§ Problems and tasks:
(a) Answer these from the passage on Goldman's agon, one answer per line with the same marks:
(i) What year is given for Thomas de Quincey's "Rhetoric"?
(ii) What year is given for the Voloshinov work Goldman summons?
(iii) Which composer is said to have found the attribute Goldman lends endearing?
(b) From the passage on Goldman's agon, return the part that opens with the words containing "Perhaps an example" and closes with "tarnished cultural portrayal.".

§ Document passage:
In other words, Goldman rather resiliently turns language in agon inside out for us so that we might see and participate in the struggle in which comes at us from all sides especially in Donald Trump’s solipsistic and authoritarian view of America that has poisoned the culture.  What might best illustrate what Goldman achieves are the last two lines from “Two birds the one watching and passive, the other enjoying its activity:” “He was fracking me/ What goes in may come out.”
 
Goldman furthers, followed by a quote from Thomas de Quincey’s “Rhetoric” (1828), that: “Enthymemes are prevalent in speech.  (How tiresome it would be if they weren’t.)”  A significant part of the DeQuincey reads “an enthymeme was understood to be a syllogism of which one proposition is suppressed . . . But what possible relation had that to rhetoric?”  Of which Goldman, nearly in dialogue with DeQuincey, writes “Utterance “naturally” surrounds itself with enthymemic implicature.  It may be that speech must presuppose more than it says, that everything said is an enthymeme.”

Goldman then summons Valentin Voloshinov’s “Disclosure in Life and Discourse in Art (“Concerning Sociological Poetics)” (1927), in which he proclaims, “Every utterance in the business of life is an objective and social enthymeme.  It is something like a “password” known only to those who belong to the some social purview . . . “

Perhaps an example of such a “password” or at least an enthymemic poetical trope presented by Goldman shortly after her quoting Voloshinov may possibly illustrate Goldman’s noir newsreel vision in which verisimilitude is never spared in what is a largely tarnished cultural portrayal.

“the scholarly study of candy-tampering legends.  He collected newspaper
reports
razor blades, needles, or broken glass in and distributing the candy
that Children copy or act out stories they overhear, adding pins to or
died after eating a cyanide-laced package of Pixy Stix.  A subsequent police
investigation eventually determined that the poisoned candy had been
planted in his trick-or-treat pile by the boy’s father,
Due to their fears, parents and communities restricted trick-or-treating and
Developed alternative “safe” events
also promoted the sale of individually wrapped, brand-name candies and
discouraged people from giving homemade treats to children.”

In what is one of the more lyrically imbued philosophical passages in agon, one in which might have been admired by German poet-philosopher Novalis, Goldman lends an attribute which the composer John Cage found endearing as it is powerful: “The peculiarity of the enthymeme’s silence.  There is a gap in the enthymeme, but there is no gap, as if reinforces the common sense of common sense, the obvious and its obviousness . . . What is not said is leveraged on and leverages a reality principle.  To pass over in silence is not to negate but to make good on.  Here, then, is a silence that is not subordinated to speech, but needed by it: it is the source of speech’s power . . . The omitted may be included by exclusion, but its status is that of constitutive interior, not constitutive exterior.”

§ Source material:
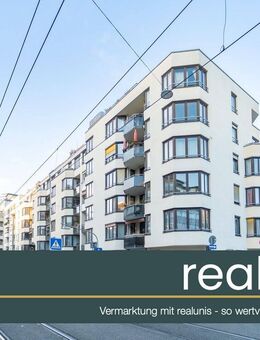Citylage mit Balkon: 2-Zimmer-Wohnung - ideal für Anleger & Eigennutzer - nur bei realunis - Mannheim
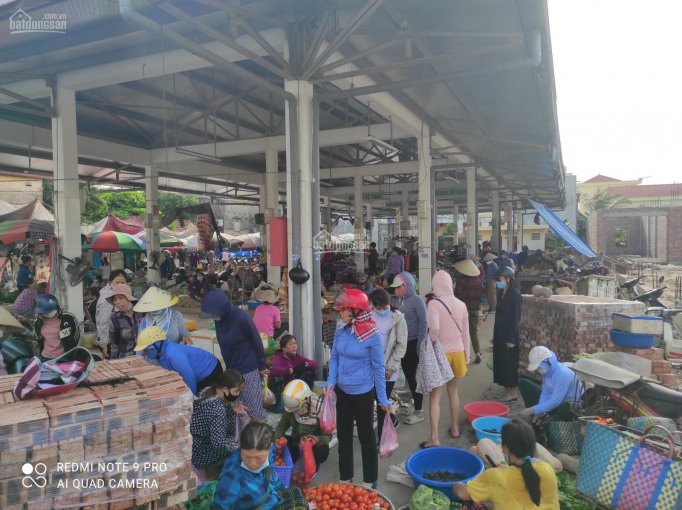 Ki ốt chợ thương mại Tú Sơn Central Market - Tiềm năng kinh doanh đắt giá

§ Answers for the exercise:
(a)
(i) 1828
(ii) 1927
(iii) John Cage

(b)
Perhaps an example of such a “password” or at least an enthymemic poetical trope presented by Goldman shortly after her quoting Voloshinov may possibly illustrate Goldman’s noir newsreel vision in which verisimilitude is never spared in what is a largely tarnished cultural portrayal.